No information is available regarding the benefits of revaccinating persons before summer travel who were already vaccinated during the preceding fall. Persons at high risk who received the previous season's vaccine before travel should be revaccinated with the current vaccine the following fall or winter. Persons aged ≥50 years and persons at high risk should consult with their health-care provider before embarking on travel during the summer to discuss the symptoms and risks for influenza and other travel-related diseases.

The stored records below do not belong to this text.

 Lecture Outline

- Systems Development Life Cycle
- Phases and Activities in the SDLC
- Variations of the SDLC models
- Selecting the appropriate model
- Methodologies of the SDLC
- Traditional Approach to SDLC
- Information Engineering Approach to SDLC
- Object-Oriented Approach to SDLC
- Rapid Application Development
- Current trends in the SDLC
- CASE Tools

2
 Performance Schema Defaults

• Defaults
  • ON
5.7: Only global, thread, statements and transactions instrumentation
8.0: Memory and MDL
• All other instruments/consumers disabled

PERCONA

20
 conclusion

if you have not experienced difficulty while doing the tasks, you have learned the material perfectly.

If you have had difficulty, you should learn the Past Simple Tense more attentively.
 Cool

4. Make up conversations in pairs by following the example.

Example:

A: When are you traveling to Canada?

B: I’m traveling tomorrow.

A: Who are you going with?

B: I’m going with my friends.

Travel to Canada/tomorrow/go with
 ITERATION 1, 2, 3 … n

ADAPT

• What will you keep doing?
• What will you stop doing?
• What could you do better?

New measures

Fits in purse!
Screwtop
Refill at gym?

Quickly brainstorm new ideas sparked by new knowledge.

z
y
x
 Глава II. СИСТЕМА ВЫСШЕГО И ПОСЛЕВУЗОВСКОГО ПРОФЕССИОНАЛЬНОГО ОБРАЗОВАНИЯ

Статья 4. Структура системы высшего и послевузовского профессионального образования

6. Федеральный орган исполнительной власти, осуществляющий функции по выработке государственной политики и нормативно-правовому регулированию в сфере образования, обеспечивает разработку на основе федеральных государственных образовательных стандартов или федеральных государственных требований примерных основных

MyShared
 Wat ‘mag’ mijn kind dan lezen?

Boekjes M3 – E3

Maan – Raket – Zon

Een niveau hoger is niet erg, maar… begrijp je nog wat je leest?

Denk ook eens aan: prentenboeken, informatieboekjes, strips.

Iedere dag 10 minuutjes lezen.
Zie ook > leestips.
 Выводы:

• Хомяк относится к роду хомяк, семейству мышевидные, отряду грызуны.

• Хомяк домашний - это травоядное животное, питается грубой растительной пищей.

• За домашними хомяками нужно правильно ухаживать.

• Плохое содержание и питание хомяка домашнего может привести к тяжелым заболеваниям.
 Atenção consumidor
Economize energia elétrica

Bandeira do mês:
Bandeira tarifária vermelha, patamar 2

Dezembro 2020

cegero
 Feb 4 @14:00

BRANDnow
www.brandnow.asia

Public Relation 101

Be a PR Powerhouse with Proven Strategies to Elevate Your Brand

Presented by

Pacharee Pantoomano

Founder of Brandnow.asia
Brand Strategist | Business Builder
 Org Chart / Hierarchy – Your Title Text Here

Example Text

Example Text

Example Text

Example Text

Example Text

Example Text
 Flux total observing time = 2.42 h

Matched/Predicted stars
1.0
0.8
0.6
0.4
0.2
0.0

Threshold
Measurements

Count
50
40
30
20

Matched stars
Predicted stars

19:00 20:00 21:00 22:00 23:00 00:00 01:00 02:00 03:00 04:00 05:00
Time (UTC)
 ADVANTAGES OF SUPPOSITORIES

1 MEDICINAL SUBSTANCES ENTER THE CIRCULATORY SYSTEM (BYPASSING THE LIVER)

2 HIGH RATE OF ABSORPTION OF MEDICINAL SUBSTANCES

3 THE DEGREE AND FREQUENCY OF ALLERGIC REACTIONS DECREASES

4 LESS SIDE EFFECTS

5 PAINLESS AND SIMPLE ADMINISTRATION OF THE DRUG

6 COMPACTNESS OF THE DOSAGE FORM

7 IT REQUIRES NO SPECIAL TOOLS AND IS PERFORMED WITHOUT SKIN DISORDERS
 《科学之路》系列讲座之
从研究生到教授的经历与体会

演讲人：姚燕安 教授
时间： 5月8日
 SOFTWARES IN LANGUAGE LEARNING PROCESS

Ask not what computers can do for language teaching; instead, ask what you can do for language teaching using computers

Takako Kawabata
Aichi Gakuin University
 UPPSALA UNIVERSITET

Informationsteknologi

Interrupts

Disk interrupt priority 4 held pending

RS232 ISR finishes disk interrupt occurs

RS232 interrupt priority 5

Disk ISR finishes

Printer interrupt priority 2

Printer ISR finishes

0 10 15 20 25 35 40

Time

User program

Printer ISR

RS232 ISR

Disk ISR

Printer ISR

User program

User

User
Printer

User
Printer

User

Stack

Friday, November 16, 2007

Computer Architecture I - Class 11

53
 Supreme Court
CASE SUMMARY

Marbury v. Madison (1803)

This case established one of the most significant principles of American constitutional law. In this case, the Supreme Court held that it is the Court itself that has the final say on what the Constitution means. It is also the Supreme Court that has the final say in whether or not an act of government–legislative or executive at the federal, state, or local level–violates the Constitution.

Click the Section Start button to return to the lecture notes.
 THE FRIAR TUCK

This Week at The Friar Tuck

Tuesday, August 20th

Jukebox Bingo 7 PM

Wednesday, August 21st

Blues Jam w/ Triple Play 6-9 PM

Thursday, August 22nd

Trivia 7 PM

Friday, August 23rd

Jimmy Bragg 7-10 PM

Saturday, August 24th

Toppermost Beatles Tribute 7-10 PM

In addition to the groups for which annual influenza vaccination is recommended, vaccination providers should administer influenza vaccine to any person who wishes to reduce the likelihood of becoming ill with influenza or transmitting influenza to others should they become infected (the vaccine can be administered to children aged ≥6 months), depending on vaccine availability (see Influenza Vaccine Supply and Timing of Annual Influenza Vaccination). A strategy of universal influenza vaccination is being assessed by ACIP.

Persons who provide essential community services should be considered for vaccination to minimize disruption of essential activities during influenza outbreaks. Students or other persons in institutional settings (e.g., those who reside in dormitories) should be encouraged to receive vaccine to minimize the disruption of routine activities during epidemics.[203]